SEZIONE DI TESTO:
# # # #

Infine l'intreccio teoria dei sistemi/teoria della comunicazione sta svelando interessanti prospettive tanto nella sociologia quanto nell'antropologia culturale.
Oltre che negli statuti delle teorie che orientano le varie scienze umane, l'attenzione nei confronti della comunicazione viene imponendosi, quasi induttivamente, dalla lettura dei segni più significativi della cultura che permea di sé la cosiddetta condizione giovanile.
Infatti le letture più interessanti del mondo giovanile sono incentrate intorno ai processi linguistici e più generali di comunicazione che lo attraversano.
Rimane la constatazione che il mondo giovanile è attraversato da una profonda crisi che ha le sue uniche radici vere nel linguaggio.
Questa crisi che non riguarda solo i giovani ma l'intera società e la cultura contemporanea, può essere riassunta, anche se non esaurita, nelle seguenti considerazioni, che potrebbero essere chiamate le «piaghe» della comunicazione umana oggi.

# # # #

DATI MOSTRATI:
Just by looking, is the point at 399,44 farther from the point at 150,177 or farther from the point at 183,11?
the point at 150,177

# # # #

Rispondi a queste domande sul brano dedicato alla comunicazione e al mondo giovanile:
1. In quali due discipline l'intreccio teoria dei sistemi/teoria della comunicazione sta svelando interessanti prospettive?
2. Intorno a che cosa sono incentrate le letture più interessanti del mondo giovanile?
3. Come potrebbero essere chiamate le considerazioni che riassumono la crisi?

SVOLGIMENTO:
1. Nella sociologia e nell'antropologia culturale.
2. Intorno ai processi linguistici e più generali di comunicazione che lo attraversano.
3. Le «piaghe» della comunicazione umana oggi.